## What you should do
Count the lines in the records below that contain the word "options", and reply with the number alone.

## Data
━━━━━━
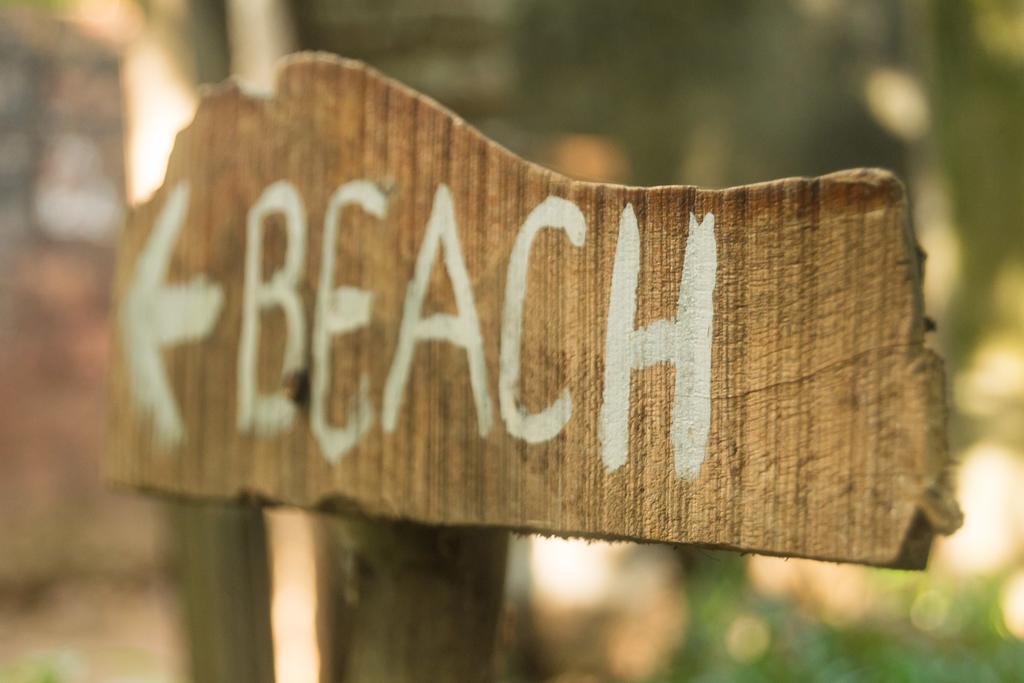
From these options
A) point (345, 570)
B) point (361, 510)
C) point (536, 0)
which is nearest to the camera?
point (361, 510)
━━━━━━
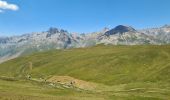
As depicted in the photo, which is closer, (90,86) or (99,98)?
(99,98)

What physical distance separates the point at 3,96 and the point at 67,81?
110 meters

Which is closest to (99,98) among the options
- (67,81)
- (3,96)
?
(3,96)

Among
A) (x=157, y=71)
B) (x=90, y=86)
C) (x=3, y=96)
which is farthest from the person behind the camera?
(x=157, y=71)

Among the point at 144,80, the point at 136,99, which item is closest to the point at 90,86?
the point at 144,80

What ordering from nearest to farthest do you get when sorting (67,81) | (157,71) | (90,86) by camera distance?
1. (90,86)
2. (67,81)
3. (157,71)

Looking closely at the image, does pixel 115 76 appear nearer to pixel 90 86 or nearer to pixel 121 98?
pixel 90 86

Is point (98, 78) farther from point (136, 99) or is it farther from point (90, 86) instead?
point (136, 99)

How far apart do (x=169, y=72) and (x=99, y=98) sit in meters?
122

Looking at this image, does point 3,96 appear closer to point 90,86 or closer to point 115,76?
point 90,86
━━━━━━
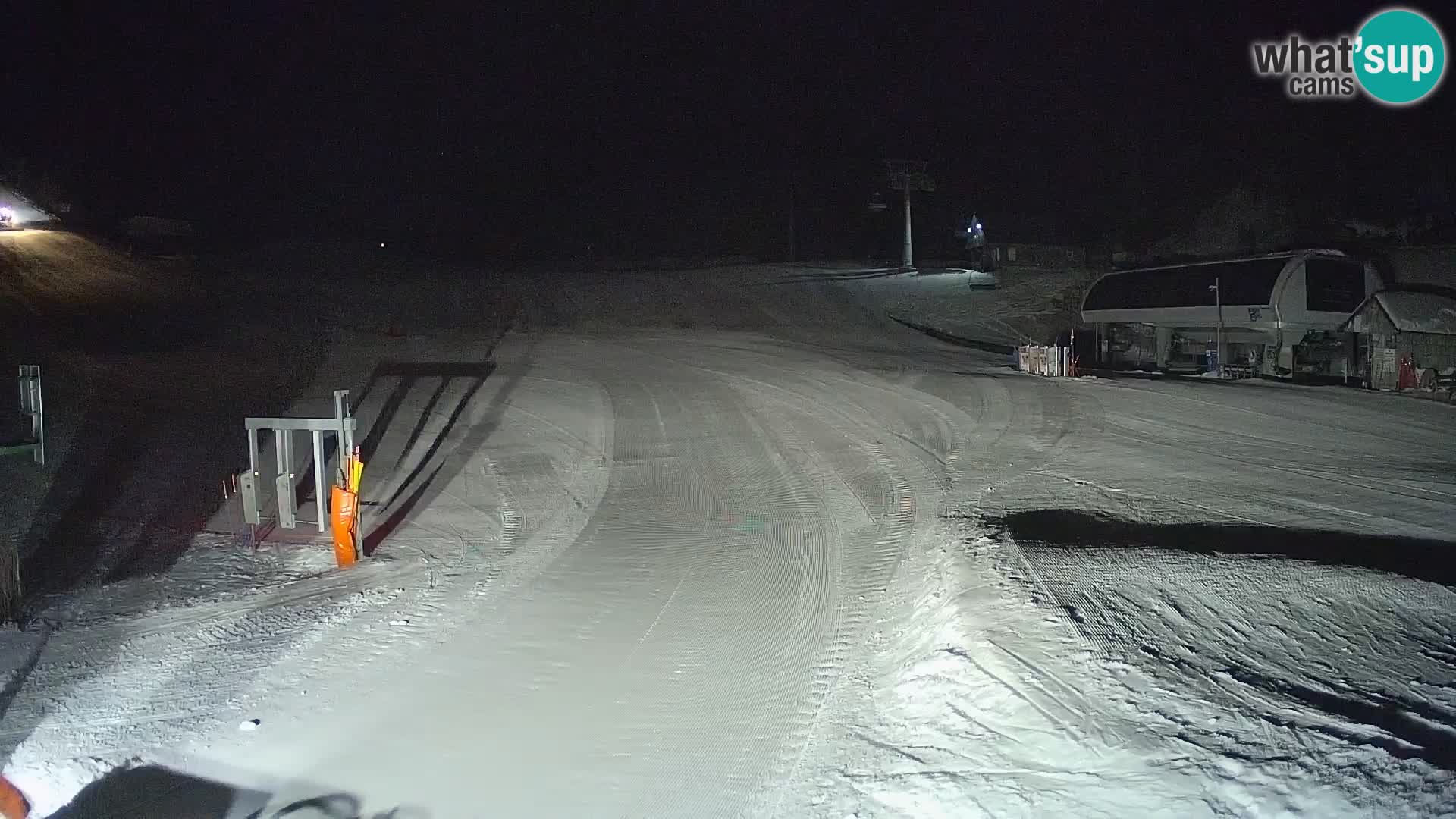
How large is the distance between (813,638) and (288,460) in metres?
━━━━━━
## Output of the exercise
2